Deutschland stolpert bei wm-test: taktische verwirrungen gegen ecuador!

Ein schmeichelhaftes 1:1 gegen Ecuador in der Vorbereitung auf die WM 2026 ließ DFB-Fans und Experten gleichermaßen stutzen. Die deutsche Mannschaft, eigentlich als Titelanwärterin gehandelt, offenbarte dabei deutliche taktische Schwächen, die sowohl Jürgen Klopp als auch Mats Hummels bei MagentaTV kritisch sahen.

Die flexible formation als achillesferse?

Die flexible formation als achillesferse?

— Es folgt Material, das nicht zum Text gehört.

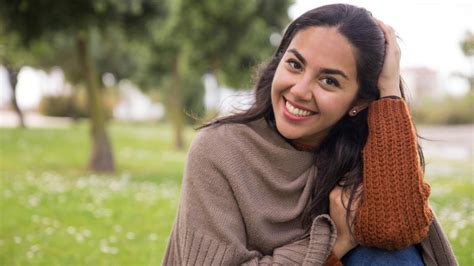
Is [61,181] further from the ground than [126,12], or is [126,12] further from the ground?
[126,12]

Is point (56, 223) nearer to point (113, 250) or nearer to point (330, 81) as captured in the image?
point (113, 250)

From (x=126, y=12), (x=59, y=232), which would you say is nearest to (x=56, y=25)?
(x=126, y=12)

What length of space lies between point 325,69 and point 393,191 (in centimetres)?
62

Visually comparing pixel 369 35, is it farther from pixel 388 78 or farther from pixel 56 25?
pixel 56 25

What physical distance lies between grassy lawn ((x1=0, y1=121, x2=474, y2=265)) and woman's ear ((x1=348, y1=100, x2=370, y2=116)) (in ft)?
10.6

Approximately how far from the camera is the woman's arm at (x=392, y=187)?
2234 millimetres

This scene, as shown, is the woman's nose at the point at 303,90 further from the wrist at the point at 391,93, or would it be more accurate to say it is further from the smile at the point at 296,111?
the wrist at the point at 391,93

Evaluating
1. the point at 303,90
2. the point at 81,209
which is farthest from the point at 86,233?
the point at 303,90

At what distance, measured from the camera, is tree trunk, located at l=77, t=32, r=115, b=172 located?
11.7m

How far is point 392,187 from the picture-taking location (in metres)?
2.25

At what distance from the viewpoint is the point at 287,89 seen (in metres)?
2.42

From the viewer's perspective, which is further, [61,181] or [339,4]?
[61,181]

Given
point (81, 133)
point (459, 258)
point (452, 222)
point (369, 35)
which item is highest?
point (369, 35)

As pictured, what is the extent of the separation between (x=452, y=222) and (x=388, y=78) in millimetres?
5070
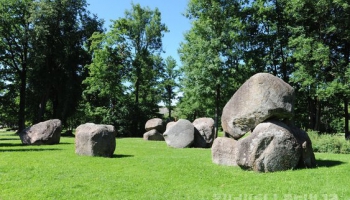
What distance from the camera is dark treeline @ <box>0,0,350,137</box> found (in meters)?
28.0

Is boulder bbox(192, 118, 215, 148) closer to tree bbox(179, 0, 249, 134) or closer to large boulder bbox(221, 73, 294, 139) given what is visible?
tree bbox(179, 0, 249, 134)

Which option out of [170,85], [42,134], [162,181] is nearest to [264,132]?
[162,181]

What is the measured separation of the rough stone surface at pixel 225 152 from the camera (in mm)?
12648

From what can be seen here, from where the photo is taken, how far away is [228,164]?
1266 centimetres

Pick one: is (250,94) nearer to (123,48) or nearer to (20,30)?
(123,48)

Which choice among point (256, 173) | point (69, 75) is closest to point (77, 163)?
point (256, 173)

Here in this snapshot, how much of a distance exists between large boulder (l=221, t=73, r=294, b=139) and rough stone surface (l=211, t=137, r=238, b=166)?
65 centimetres

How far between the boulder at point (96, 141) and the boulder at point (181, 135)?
7.26 metres

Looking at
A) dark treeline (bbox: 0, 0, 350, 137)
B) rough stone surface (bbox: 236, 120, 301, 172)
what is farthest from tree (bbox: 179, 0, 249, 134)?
rough stone surface (bbox: 236, 120, 301, 172)

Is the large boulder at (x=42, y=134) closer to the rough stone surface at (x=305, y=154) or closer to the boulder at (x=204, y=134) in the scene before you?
the boulder at (x=204, y=134)

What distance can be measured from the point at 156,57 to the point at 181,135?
2409 centimetres

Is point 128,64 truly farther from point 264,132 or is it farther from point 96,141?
point 264,132

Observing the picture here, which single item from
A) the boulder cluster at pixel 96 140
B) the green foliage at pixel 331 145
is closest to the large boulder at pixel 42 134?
the boulder cluster at pixel 96 140

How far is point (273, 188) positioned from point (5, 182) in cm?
834
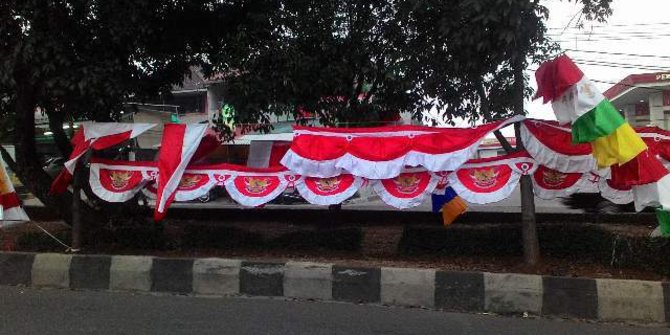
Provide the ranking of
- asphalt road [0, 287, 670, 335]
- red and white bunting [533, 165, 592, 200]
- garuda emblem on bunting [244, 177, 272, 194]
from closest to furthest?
1. asphalt road [0, 287, 670, 335]
2. red and white bunting [533, 165, 592, 200]
3. garuda emblem on bunting [244, 177, 272, 194]

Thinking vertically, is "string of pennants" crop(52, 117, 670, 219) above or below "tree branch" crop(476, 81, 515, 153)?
below

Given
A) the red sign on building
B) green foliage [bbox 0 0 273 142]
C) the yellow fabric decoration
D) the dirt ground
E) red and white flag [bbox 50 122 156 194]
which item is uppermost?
the red sign on building

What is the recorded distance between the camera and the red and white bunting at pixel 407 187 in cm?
629

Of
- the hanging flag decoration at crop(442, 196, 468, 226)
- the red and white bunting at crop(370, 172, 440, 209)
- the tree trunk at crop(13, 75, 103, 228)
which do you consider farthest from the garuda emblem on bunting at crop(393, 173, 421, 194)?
the tree trunk at crop(13, 75, 103, 228)

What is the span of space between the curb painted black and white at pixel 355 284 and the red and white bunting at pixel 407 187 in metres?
0.82

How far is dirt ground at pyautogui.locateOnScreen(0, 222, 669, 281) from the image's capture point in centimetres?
587

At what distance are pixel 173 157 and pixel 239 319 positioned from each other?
2419 millimetres

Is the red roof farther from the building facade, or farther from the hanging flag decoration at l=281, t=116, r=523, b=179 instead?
the hanging flag decoration at l=281, t=116, r=523, b=179

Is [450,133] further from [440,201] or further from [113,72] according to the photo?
[113,72]

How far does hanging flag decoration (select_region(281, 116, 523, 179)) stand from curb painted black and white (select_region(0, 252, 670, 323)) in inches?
42.9

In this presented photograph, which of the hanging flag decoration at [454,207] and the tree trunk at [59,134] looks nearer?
the hanging flag decoration at [454,207]

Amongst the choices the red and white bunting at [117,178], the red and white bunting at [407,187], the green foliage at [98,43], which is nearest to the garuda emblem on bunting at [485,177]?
the red and white bunting at [407,187]

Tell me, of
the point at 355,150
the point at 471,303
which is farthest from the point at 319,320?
the point at 355,150

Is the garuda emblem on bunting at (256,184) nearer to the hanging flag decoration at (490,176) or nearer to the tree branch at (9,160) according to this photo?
the hanging flag decoration at (490,176)
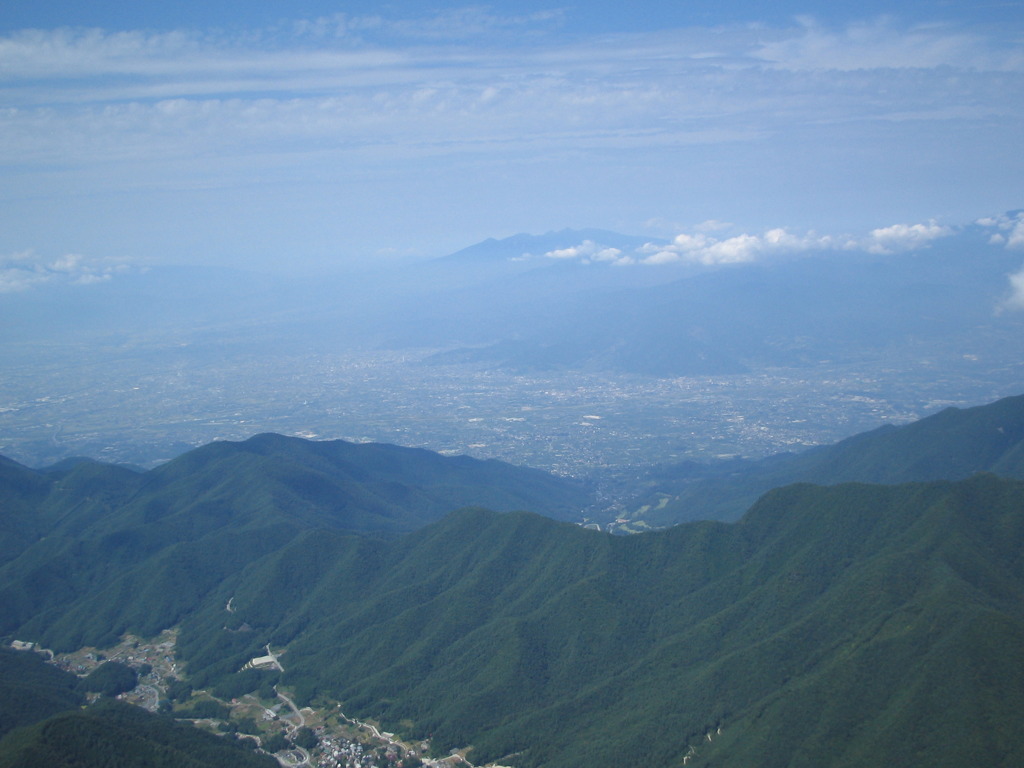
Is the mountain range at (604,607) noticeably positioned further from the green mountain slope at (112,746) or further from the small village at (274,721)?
the green mountain slope at (112,746)

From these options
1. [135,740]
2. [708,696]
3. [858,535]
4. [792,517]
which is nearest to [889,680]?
[708,696]

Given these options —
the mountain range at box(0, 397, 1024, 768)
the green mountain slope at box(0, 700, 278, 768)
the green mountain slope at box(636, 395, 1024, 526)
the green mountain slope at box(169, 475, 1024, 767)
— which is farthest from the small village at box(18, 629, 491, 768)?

Klopp machte seine Bedenken deutlich: „Wir spielen eine sehr flexible Formation. Wirtz links, Wirtz rechts, Wirtz im Zentrum – das Gleiche gilt für Musiala. Havertz lässt sich fallen, Nmecha geht höher, Raum ebenfalls. Jeder Ballverlust schlägt uns extrem zu.“ Diese scheinbare Unberechenbarkeit scheint jedoch den gegnerischen Zugriff zu erleichtern, wie das Spiel gegen Ecuador zeigte. Ein Ballverlust in der eigenen Hälfte führte direkt zum Ausgleichstreffer.

Hummels führte weiter aus: „Da ist der Ballverlust. Das darf aus dieser Richtung einfach nicht passieren. Pavlovic‘ Blockierung des Schusses war ebenfalls nicht optimal; er hätte Richtung Ball gehen müssen, nicht den Raum.“ Die Szene verdeutlichte, wie ein Mangel an klarer Zuordnung und Reaktionsschnelligkeit zu einer vergebenen Chance für Ecuador führte.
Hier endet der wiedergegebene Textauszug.